Want to convert my 1989 diesel turbo csw to a two tank system...diesel & veg oil...but having problems working out how to plumb my return fuel flow....

The problem is: there is a return which comes from the injector pump & a return flow from injectors..The return from the I.P.(Injector pump) seems to go into the fuel filter... The injector return seems to go to the top of the fuel filter meets a banjo bolt ..then returns to the tank.

In my Ideal set up I would have just 1 return (like the TDI engine) but I have these 2...I need to loop it some how but can work out the best way or the implications..look at my diagram to see what my Ideal system would look like..

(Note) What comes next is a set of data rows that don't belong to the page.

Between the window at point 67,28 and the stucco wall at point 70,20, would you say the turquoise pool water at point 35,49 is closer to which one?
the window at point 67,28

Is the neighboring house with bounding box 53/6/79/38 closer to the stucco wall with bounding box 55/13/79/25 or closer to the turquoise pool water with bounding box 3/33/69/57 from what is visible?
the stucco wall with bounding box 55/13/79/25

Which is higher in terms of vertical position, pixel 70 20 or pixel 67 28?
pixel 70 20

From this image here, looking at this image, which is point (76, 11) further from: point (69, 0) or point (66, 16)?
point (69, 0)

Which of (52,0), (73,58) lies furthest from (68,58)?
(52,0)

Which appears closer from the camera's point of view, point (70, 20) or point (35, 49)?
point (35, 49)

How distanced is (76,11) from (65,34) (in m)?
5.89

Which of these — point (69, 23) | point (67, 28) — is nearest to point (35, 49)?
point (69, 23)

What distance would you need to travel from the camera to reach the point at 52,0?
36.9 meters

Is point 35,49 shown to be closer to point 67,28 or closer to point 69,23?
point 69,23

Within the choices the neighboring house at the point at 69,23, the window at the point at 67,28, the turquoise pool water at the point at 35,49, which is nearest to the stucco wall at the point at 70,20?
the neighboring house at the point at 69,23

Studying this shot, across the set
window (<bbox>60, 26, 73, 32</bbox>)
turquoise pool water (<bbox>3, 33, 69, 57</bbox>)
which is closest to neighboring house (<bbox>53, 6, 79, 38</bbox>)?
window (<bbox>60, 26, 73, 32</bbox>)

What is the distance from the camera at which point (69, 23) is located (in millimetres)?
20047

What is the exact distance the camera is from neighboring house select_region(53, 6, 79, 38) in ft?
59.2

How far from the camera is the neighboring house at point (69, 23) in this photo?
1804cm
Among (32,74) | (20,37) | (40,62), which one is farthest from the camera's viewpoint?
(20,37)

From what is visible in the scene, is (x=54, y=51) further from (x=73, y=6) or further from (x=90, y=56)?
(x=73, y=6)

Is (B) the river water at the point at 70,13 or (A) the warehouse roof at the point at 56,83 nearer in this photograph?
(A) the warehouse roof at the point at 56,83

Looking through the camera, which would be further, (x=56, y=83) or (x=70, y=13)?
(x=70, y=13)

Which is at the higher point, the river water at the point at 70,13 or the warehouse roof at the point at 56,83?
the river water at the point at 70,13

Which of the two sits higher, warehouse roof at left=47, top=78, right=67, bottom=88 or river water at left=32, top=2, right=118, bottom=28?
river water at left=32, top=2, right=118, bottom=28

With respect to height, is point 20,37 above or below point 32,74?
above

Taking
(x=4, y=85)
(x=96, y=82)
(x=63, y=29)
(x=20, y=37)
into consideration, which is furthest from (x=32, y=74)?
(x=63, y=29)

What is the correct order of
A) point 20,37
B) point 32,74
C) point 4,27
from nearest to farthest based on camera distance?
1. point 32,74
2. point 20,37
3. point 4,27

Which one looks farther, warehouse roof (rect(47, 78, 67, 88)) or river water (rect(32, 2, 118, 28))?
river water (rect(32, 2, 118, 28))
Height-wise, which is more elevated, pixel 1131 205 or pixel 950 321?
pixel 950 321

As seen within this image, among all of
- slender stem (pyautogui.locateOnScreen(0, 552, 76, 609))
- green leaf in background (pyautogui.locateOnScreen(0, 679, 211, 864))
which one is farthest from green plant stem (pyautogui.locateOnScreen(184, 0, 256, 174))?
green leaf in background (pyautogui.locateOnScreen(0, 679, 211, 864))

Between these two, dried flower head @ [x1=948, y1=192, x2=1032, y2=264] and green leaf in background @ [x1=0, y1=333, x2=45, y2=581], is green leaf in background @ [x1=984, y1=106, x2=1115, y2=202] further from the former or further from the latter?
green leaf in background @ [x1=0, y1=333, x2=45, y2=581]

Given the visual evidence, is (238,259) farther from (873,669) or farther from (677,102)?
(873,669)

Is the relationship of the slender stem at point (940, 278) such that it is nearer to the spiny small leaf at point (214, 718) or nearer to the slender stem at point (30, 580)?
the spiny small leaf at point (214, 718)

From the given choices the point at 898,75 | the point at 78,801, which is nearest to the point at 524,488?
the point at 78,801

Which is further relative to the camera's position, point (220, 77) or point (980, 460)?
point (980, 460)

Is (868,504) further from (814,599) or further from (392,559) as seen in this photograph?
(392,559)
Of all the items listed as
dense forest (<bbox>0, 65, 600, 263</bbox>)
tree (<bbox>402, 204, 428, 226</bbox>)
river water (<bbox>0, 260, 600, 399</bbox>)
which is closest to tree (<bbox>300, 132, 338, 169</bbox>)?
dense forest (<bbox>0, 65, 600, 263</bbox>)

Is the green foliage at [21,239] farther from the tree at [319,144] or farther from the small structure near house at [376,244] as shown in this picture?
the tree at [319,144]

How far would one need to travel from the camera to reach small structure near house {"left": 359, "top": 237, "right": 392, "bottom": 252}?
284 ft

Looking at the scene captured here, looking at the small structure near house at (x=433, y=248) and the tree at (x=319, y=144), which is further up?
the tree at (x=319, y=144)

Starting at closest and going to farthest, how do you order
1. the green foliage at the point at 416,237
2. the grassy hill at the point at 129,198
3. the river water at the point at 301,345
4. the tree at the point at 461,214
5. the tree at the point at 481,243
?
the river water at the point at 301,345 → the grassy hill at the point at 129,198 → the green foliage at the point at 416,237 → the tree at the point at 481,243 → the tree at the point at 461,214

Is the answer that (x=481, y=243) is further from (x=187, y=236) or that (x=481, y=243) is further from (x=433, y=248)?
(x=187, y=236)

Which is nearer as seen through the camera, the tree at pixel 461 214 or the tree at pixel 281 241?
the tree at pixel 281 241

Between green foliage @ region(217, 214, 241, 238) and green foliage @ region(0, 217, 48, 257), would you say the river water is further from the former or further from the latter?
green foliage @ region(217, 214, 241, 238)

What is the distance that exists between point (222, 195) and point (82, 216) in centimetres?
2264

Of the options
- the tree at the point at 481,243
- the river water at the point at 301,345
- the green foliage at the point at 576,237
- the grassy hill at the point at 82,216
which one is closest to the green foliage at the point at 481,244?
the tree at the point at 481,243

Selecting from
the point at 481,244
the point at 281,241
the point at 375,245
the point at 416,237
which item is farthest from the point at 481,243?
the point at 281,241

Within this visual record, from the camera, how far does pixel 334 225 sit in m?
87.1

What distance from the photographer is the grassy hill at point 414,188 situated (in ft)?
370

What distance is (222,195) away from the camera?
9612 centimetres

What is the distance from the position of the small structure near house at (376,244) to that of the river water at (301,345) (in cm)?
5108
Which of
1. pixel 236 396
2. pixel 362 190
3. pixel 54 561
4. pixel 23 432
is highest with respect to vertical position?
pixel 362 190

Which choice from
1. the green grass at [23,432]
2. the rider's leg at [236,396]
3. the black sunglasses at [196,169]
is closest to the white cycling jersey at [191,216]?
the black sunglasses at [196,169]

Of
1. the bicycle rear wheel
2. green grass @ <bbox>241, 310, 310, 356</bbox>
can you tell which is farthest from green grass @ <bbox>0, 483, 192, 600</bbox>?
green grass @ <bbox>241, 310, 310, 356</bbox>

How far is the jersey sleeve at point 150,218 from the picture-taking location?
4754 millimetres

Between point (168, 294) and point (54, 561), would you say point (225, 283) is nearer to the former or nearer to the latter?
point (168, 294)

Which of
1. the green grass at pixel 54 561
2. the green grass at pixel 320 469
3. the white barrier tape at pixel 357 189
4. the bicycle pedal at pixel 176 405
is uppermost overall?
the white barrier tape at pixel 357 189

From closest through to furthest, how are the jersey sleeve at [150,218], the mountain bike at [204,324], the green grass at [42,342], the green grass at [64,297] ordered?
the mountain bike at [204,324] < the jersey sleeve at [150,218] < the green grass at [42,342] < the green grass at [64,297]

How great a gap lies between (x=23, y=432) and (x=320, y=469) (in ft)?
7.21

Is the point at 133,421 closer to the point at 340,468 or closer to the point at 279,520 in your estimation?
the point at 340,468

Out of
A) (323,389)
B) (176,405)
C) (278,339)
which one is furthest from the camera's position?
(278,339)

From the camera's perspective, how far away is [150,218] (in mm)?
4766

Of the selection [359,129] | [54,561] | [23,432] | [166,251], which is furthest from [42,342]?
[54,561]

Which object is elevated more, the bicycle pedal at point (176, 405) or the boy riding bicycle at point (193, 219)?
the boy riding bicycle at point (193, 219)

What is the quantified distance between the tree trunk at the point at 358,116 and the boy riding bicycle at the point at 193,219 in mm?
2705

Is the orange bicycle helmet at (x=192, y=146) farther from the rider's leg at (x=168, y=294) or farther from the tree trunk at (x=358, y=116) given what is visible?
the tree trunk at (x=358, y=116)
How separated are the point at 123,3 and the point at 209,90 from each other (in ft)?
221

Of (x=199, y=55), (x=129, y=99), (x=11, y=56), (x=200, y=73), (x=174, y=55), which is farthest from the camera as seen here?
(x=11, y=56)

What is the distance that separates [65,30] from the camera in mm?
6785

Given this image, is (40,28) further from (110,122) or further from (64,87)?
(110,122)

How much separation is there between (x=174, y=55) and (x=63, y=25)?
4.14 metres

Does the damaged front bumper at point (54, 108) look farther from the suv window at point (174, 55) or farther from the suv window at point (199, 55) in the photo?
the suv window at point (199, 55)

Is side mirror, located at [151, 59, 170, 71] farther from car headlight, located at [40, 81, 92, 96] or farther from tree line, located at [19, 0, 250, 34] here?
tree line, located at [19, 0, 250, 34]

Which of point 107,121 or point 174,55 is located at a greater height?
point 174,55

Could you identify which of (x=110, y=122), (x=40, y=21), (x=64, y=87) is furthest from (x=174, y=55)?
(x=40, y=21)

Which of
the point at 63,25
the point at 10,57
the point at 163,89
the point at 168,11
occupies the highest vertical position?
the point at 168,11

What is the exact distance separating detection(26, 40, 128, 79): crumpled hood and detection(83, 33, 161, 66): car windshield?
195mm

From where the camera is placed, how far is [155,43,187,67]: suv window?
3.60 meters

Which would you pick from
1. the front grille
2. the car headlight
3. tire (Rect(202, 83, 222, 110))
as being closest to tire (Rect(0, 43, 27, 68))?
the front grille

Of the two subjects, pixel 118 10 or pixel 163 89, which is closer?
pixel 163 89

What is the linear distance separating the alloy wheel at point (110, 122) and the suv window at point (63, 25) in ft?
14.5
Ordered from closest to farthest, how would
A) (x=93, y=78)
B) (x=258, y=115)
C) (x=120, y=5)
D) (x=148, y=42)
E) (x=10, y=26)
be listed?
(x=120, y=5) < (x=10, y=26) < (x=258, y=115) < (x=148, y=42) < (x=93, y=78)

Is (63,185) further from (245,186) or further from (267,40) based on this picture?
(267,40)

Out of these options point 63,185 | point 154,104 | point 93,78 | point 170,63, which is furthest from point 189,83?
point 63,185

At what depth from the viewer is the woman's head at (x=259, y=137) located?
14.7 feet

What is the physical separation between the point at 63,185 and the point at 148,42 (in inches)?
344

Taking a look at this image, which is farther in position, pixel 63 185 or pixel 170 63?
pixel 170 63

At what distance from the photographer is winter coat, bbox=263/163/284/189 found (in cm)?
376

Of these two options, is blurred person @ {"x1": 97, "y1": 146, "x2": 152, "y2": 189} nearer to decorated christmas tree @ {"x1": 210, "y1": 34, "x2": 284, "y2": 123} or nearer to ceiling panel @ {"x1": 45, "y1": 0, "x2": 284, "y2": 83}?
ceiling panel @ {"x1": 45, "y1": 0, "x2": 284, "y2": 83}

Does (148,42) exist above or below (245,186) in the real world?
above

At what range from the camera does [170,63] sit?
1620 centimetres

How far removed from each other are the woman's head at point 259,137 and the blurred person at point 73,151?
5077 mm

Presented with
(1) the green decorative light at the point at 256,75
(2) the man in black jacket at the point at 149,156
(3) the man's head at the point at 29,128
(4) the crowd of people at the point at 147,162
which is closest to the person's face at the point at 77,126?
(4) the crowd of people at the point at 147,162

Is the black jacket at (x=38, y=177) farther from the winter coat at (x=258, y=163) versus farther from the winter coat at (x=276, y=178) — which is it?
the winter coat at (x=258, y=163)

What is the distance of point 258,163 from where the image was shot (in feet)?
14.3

DOES ANYONE HAVE ANY IDEAS??

Hi yes, really simple. we converted a series 1 last year which has a return from the Injector pump, a return from the injectors, both of which go into the fuel filter, and an overflow return from the filter to the tank. We simply took a 'T' piece in 8mm and connected both returns into the single return which went back to the tank and blanked off the open inlet on the fuel filter. Nothing now goes back into the fuel filter, it all heads back to the tank, like my Discovery. Has been running like this for over a year with no problem.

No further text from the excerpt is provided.